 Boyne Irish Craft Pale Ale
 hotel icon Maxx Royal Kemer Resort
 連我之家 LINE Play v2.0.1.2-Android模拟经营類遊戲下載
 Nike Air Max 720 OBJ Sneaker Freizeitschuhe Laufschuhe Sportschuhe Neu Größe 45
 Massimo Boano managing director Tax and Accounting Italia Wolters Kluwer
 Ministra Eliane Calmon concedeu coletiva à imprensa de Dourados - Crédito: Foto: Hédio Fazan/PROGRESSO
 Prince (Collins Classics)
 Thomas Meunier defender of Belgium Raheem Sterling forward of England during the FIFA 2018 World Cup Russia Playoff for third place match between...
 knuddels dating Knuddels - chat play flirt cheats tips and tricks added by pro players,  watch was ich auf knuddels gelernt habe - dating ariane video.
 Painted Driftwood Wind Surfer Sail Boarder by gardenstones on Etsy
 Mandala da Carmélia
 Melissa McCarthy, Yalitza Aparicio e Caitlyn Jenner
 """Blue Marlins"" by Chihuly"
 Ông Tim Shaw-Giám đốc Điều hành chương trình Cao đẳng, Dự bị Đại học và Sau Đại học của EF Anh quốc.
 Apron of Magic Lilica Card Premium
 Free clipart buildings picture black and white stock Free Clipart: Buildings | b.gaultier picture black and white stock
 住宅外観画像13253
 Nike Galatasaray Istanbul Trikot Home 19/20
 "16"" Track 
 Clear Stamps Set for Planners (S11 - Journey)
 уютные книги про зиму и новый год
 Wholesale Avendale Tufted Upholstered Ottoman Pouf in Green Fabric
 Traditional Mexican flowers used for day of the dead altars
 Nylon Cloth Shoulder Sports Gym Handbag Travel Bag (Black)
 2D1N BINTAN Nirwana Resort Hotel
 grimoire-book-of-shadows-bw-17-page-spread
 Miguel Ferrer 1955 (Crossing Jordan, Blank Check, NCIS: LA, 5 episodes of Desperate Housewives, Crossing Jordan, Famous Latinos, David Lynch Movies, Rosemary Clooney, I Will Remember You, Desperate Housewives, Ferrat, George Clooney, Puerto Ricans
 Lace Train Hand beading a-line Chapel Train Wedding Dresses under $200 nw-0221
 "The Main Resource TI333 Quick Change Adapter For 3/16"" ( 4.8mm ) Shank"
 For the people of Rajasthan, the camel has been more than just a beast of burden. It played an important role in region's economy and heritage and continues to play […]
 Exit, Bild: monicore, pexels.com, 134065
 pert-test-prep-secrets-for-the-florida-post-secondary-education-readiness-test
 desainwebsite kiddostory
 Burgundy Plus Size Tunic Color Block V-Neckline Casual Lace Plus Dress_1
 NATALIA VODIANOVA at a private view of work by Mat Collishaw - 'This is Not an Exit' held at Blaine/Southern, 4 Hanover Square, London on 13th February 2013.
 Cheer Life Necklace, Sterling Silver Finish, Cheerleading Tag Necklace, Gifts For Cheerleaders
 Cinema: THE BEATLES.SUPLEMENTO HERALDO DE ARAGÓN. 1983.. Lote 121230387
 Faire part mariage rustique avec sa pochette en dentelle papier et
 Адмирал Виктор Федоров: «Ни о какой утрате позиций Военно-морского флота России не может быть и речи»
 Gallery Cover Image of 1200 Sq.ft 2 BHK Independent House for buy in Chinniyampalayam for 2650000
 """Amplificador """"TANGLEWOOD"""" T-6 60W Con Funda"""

---------------

● Problem requirements:
In the data above, find the line containing "Lace Train Hand", then copy it and every later line exactly.

● Response to the exercise:
 Lace Train Hand beading a-line Chapel Train Wedding Dresses under $200 nw-0221
 "The Main Resource TI333 Quick Change Adapter For 3/16"" ( 4.8mm ) Shank"
 For the people of Rajasthan, the camel has been more than just a beast of burden. It played an important role in region's economy and heritage and continues to play […]
 Exit, Bild: monicore, pexels.com, 134065
 pert-test-prep-secrets-for-the-florida-post-secondary-education-readiness-test
 desainwebsite kiddostory
 Burgundy Plus Size Tunic Color Block V-Neckline Casual Lace Plus Dress_1
 NATALIA VODIANOVA at a private view of work by Mat Collishaw - 'This is Not an Exit' held at Blaine/Southern, 4 Hanover Square, London on 13th February 2013.
 Cheer Life Necklace, Sterling Silver Finish, Cheerleading Tag Necklace, Gifts For Cheerleaders
 Cinema: THE BEATLES.SUPLEMENTO HERALDO DE ARAGÓN. 1983.. Lote 121230387
 Faire part mariage rustique avec sa pochette en dentelle papier et
 Адмирал Виктор Федоров: «Ни о какой утрате позиций Военно-морского флота России не может быть и речи»
 Gallery Cover Image of 1200 Sq.ft 2 BHK Independent House for buy in Chinniyampalayam for 2650000
 """Amplificador """"TANGLEWOOD"""" T-6 60W Con Funda"""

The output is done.